● WHAT YOU SHOULD DO: Copy the entries exactly, through the "genus: Cervus" line.

● AVAILABLE RECORDS:

++++++++++

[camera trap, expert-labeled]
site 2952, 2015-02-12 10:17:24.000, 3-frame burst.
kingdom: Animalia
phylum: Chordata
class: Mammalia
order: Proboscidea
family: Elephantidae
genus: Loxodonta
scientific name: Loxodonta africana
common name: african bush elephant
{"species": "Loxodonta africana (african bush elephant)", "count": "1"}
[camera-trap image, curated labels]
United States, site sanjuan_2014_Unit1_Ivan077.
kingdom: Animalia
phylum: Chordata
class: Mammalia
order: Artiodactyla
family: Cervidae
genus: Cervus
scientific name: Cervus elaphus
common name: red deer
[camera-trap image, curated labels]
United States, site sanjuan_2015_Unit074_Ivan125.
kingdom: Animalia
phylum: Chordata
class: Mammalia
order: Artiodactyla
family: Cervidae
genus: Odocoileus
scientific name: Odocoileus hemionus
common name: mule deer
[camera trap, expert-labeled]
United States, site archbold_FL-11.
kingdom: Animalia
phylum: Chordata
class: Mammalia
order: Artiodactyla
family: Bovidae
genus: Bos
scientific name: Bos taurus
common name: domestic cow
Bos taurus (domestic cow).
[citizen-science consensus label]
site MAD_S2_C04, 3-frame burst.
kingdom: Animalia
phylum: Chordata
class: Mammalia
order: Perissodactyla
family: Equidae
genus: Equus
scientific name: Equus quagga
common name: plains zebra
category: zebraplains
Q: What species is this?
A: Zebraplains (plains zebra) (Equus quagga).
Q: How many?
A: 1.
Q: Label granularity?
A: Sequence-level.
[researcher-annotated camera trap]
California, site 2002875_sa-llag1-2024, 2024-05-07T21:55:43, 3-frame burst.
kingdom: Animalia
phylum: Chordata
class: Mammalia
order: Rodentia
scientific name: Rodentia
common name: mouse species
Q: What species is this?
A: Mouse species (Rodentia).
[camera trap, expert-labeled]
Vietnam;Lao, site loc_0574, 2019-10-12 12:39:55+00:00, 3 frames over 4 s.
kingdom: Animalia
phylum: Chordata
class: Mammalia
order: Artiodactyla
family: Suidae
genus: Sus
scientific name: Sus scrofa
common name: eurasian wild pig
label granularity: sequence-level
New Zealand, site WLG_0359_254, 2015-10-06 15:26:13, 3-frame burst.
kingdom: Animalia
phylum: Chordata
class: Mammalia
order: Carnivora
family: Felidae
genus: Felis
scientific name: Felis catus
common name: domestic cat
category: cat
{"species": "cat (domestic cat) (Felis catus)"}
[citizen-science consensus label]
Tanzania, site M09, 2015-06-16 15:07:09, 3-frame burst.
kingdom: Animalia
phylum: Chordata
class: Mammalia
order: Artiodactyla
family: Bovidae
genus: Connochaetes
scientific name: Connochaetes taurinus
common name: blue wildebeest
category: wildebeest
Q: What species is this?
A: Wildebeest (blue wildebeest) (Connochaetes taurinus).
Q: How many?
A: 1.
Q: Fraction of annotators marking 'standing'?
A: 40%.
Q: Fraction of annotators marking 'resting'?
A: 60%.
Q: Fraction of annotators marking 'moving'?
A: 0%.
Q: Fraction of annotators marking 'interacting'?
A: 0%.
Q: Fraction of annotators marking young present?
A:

++++++++++

● OUTPUT OF THE EXERCISE:
[camera trap, expert-labeled]
site 2952, 2015-02-12 10:17:24.000, 3-frame burst.
kingdom: Animalia
phylum: Chordata
class: Mammalia
order: Proboscidea
family: Elephantidae
genus: Loxodonta
scientific name: Loxodonta africana
common name: african bush elephant
{"species": "Loxodonta africana (african bush elephant)", "count": "1"}
[camera-trap image, curated labels]
United States, site sanjuan_2014_Unit1_Ivan077.
kingdom: Animalia
phylum: Chordata
class: Mammalia
order: Artiodactyla
family: Cervidae
genus: Cervus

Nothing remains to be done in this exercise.